US Not Ready for Cross Border Trucking says US Congressman
US Rep. Bob Filner, a Democrat from California, believes the US is not ready for cross border trucking operations with Mexico. He is the first politician to openly come out and say what many in the trucking industry have been thinking for some time. Finer's position contrasts sharply with Texas politicians who appear to be broadly in favor of a deal whereby Mexican carriers, currently restricted to within 25 miles of the major port destinations along the border, will be allowed to haul throughout the US.
Filner has written to the House of Representative's highly influential Committee on Transportation and Infrastructure, and the Highways and Transit Subcommittee. In addition, he has also requested that the Committee on Homeland Security convene hearings on the proposed cross-border trucking deal. He has also written to OOIDA with his concerns and you can find the cross border trucking letters by following the link.
Filner's district takes in the entire Southern California border with Mexico, which is also where some of the busiest border crossings are found. His main concerns revolve around road safety, existing American jobs and the development of new ones, as well as the impact upon national security. The latter is particularly poignant, as US truckers are frequently finding they are being advised NOT to enter Mexico due to the turbulence and drug-fueled killings taking place in that country.

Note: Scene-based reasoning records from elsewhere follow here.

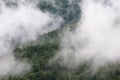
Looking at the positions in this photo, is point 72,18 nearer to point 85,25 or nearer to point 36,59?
point 85,25

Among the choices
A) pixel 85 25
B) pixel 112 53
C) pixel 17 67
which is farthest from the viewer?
pixel 85 25

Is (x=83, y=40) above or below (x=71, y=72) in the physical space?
above

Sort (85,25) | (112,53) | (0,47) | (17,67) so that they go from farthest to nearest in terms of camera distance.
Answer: (85,25)
(0,47)
(112,53)
(17,67)

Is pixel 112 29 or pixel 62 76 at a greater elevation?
pixel 112 29

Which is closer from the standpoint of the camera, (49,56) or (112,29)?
(49,56)

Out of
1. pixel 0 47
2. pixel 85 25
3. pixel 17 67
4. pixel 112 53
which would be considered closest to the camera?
pixel 17 67

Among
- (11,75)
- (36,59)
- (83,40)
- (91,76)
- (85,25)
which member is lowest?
(91,76)

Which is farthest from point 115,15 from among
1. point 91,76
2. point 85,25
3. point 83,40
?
point 91,76

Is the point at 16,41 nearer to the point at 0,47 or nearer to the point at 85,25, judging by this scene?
the point at 0,47

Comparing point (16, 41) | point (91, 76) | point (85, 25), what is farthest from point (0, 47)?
point (91, 76)
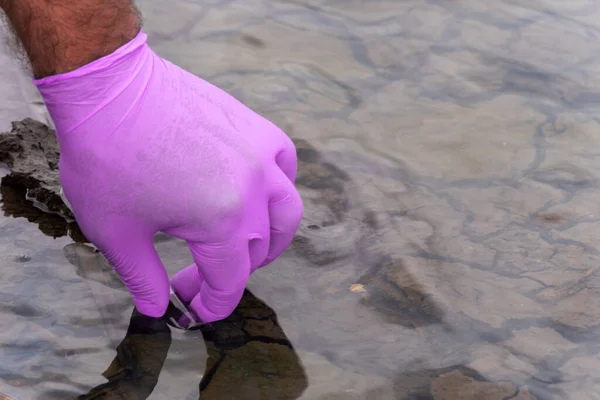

Filner has made it clear that he at least, is not convinced Mexican trucking safety standards are adequate. He notes US trucks spend more time "out of service" than other haulers in the NAFTA trade zone, and points to an excellent trucking safety record here in the US compared to that found in Mexico. the average age of equipment on US roads is also much younger than those operated on Mexican roads. Stricter safety standards and different useful economic life expectancies of equipment , mean that very different standards apply between US and Mexican operators (just take a look a this selection of trucks for sale and you will see the average age of equipment is relatively young)
Filner is also concerned about the lack of border personnel manning the inspection points. In addition, it is relatively cheap and easy to forge logbooks and certificates, and that without proper control the US highways will become a more dangerous place with Mexican truckers on them.
Filner's position contrasts sharply with neighboring Texas. That state appears to wholeheartedly support the opening of the border to Mexican truckers, primarily because Texan agriculture and business has been so very badly hit by the Mexican tariffs. After the original cross-border deal was nixed, Mexico declared the US in violation of the NAFTA agreement and implemented a series of rolling tariffs, costing US growers and manufacturers billions of dollars and loss of market share in Mexico. For Texas at least, removing the barrier to Mexican trucking companies operating in the US is seen as a tremendous opportunity to sell more goods into Mexico and generate economic and job activity within Texas itself.